Continuous telemetry and behavioral feedback represent the third control layer. Rather than attempting to prevent all unauthorized access through upfront policy enforcement, this approach collects detailed logs of agent behavior, analyzes access patterns for anomalies, and dynamically adjusts permissions based on observed risk. An AI agent that typically accesses 10 to 15 patient records per shift, all within the user's assigned care team, generates an alert if it suddenly queries 500 records across multiple departments. The telemetry system identifies the deviation, revokes the agent's credentials, and notifies security operations for investigation.

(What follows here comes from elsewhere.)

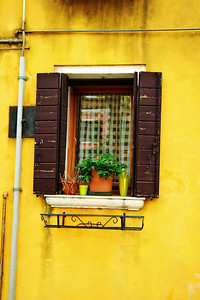 Murano_Yellow-window_D3S0126_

Healthcare organizations already implement this pattern through SIEM systems that analyze EHR audit logs for anomalous access. The challenge is that legacy system logs lack the granularity required for behavioral analysis. HL7 v2 interfaces generate message-level logs but often do not capture which human user initiated each message. Database access logs show queries but not the application-layer context. PACS audit logs record image retrievals but not the clinical workflow justification. Implementing effective behavioral telemetry requires instrumenting the agent platform itself to generate rich context logs, then correlating those logs with backend system audit trails to reconstruct the full execution path. This is technically feasible but requires custom integration because healthcare systems were not designed with agentic AI observability as a requirement.

Practical Implementation for Healthcare Organizations

Healthcare organizations deploying AI agents can implement last-mile identity controls through a phased approach that balances security improvements against operational constraints and legacy system limitations. The first phase establishes visibility by instrumenting agent platforms to log every backend connection with full user context. This means capturing the authenticated user identity, the clinical intent driving the request, the specific data accessed, and the timestamp and result code for each backend API call or database query. These logs provide the audit trail required for forensic investigation even if real-time enforcement is not yet implemented.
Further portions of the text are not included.